Las llamas se desataron hacia las 11.15 horas en el sexto piso del número 5 del Grupo La Inmaculada, por causas que aún se desconocen. A esa hora, en el interior del inmueble se encontraban un hombre de 89 años, su hija de 47 y su nieto de 11. Las llamas y una gran columna de humo fueron tomando la vivienda que, pese a la rápida actuación de los Bomberos y la Policía Local de Bilbao, quedó totalmente devastada por el fuego.

Cinco minutos más tarde de que se declarase el incendio, llegaron hasta este punto situado frente al polideportivo de San Inazio dotaciones de los Bomberos, la Policía Local y los servicios sanitarios para atender a los heridos. Mientras los Bomberos accedían mediante el camión-grúa a la balconada del sexto piso para intentar sofocar las llamas, la Policía Local evacuaba al resto de vecinos del edificio para evitar que se produjesen males mayores.

Los servicios sanitarios procedieron a trasladar con celeridad a los tres miembros de la familia residente en el piso siniestrado a los hospitales de Cruces y Basurto para que allí les tratasen las diversas quemaduras que habían sufrido por mor de las llamas. Por su parte, el principal riesgo para los residentes en este edificio de San Inazio era el poder inhalar humo, ya que el incendio originó una humareda considerable. Esa espesa nube de humo hizo que en el lugar de los hechos tuviesen que atender a un policía municipal que había formado parte del operativo por inhalación de humo.
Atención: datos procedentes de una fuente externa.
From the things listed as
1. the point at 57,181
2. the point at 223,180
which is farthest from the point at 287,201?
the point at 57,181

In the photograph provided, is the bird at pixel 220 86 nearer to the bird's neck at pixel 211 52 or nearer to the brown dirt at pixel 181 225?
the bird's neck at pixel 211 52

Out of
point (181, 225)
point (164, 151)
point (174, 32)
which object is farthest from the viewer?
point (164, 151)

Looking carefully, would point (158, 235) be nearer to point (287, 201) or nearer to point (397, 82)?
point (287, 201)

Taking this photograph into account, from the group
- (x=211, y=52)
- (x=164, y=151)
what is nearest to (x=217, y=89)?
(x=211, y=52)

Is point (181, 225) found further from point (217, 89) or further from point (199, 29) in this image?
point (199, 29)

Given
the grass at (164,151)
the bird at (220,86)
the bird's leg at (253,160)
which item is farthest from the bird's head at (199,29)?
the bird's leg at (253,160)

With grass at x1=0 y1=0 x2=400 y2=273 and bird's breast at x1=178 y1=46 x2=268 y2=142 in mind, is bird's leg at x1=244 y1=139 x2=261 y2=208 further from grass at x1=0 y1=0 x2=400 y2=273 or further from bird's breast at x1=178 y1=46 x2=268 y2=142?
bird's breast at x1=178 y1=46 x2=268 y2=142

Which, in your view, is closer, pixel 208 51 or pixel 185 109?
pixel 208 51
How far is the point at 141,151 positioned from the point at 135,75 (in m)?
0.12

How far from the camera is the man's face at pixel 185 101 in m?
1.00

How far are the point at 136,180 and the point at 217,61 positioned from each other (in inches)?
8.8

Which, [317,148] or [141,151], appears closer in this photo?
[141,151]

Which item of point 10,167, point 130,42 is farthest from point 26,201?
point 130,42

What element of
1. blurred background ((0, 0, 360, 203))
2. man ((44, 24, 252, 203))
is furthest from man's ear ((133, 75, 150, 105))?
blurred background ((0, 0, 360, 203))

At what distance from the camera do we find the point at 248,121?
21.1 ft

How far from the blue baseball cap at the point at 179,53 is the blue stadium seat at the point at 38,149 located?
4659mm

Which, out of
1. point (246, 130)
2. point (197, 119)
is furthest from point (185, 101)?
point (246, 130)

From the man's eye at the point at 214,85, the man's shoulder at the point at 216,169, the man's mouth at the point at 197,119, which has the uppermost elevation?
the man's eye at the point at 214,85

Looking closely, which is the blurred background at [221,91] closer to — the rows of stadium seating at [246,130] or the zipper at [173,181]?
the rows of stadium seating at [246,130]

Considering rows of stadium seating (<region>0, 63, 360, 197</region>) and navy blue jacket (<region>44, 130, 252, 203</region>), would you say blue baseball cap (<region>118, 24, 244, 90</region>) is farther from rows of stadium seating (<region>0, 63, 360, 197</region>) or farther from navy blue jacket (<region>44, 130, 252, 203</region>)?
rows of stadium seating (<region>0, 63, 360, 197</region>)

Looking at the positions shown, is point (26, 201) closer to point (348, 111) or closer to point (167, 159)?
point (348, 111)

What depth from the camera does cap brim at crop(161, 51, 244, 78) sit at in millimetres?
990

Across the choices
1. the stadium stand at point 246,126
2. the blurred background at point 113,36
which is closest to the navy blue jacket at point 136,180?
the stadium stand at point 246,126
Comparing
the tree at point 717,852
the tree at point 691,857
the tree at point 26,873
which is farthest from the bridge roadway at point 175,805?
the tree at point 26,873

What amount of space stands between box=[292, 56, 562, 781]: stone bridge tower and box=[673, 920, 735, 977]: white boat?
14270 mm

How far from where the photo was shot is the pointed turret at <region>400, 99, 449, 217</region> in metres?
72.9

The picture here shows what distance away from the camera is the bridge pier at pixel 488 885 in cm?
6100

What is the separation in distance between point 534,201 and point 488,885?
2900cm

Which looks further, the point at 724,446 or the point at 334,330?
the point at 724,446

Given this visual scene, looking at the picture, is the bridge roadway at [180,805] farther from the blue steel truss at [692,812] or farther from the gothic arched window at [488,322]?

Pese a la intensidad de las llamas, los bomberos pudieron extinguir el incendio con rapidez y los vecinos del inmueble pudieron volver a sus hogares tan solo 15 minutos después de que se declarase el incendio. Las llamas fueron breves, pero intensas. En tan solo veinte minutos, dejaron el inmueble completamente devastado y se estima que la familia afectada no podrá volver a su hogar durante un largo periodo de tiempo. También sufrió daños el piso inmediatamente inferior a la vivienda a causa del agua utilizada por los bomberos para la extinción del incendio.